Creekboat kayaks have a high volume that is equally arranged around the cockpit and are usually 8 feet or longer making them longer than river runner kayaks.
They are designed to run long continuous stretches of whitewater, punch through holes and descend very steep low-volume waters, also known as creeking.
The consistent volume distribution, rounded edges, displacement hulls, and a progressive rocker means that less time is spent reacting to holes, waves, and features and that there is quicker resurfacing when running bigger drops.
They are pretty comfortable, and usually a little more heavily built to withstand the drops.
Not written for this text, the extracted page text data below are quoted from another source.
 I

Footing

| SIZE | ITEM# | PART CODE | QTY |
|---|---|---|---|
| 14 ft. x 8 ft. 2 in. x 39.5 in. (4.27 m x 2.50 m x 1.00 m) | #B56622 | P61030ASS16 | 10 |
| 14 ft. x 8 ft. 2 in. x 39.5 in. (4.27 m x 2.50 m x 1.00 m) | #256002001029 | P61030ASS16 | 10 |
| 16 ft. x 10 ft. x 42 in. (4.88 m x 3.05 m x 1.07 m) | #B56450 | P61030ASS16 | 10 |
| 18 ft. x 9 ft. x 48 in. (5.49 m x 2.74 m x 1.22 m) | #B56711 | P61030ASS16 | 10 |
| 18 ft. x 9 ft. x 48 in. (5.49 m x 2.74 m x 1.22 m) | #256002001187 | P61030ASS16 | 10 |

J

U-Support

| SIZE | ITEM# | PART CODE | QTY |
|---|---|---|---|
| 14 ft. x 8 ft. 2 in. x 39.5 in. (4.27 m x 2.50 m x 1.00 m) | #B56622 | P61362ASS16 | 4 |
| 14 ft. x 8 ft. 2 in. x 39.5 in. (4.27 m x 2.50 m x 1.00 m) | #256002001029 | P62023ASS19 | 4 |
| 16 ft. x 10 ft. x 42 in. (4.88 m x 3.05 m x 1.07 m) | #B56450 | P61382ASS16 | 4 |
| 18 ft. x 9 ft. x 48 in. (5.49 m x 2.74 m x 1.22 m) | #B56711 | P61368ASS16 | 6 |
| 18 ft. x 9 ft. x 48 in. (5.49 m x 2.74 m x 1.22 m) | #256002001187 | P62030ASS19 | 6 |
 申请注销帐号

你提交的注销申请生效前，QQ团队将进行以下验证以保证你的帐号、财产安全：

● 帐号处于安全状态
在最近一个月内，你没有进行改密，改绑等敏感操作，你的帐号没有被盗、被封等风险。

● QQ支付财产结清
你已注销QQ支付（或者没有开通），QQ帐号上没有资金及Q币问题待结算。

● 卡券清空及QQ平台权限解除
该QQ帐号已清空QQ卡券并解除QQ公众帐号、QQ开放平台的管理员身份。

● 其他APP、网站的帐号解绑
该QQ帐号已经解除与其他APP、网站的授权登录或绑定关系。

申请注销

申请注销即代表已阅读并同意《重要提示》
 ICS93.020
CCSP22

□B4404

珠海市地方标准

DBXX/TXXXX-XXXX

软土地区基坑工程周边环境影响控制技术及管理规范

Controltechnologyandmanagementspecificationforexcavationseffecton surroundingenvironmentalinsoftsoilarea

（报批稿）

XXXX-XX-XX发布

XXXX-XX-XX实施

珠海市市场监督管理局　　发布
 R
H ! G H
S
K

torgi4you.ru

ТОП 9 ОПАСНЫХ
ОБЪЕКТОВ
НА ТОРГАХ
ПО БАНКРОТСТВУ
Some creek boats have a displacement hull which is nice for drops but can prove to be a bit tricky in holes and crossing eddy lines, especially for beginners.
inflatable whitewater kayaks
Inflatable Whitewater Kayaks, also known as duckies, are designed to survive devastating impacts into rocks and trees, for falls over ledges and being pounded by massive waves.
They are very stable because of how wide they are and can haul a lot of gear. Chances are high that you have probably used them if you have done any whitewater rafting with a company.
The ability to run Class IV rapids is what separates whitewater inflatable kayaks from even the best quality recreational inflatable kayaks. Waves are large, irregular and rapids run for considerable periods while drops up to five feet may be encountered. The current is very strong due to the steep slope of the river and the water has significant turbulence.
Also, large amounts of water almost always pour into the boat regardless of paddler skill, thus requiring that the kayak has the ability to drain the water away quickly.
If you have made it this far then you have noticed that there are a variety of kayaks on the market. By now you should be well-versed with the different types of kayaks and hopefully know which type of kayak suits you best.
To summarize, there are 5 factors to consider when choosing the best kayak:
- Skill level
- Type of activity
- Type of water
If you are just starting out paddling, then consider purchasing a recreational kayak so that you are stable enough on the water while being able to easily get in and out of the kayak. It is not recommended to tackle whitewater unless under supervision of an experienced kayaker.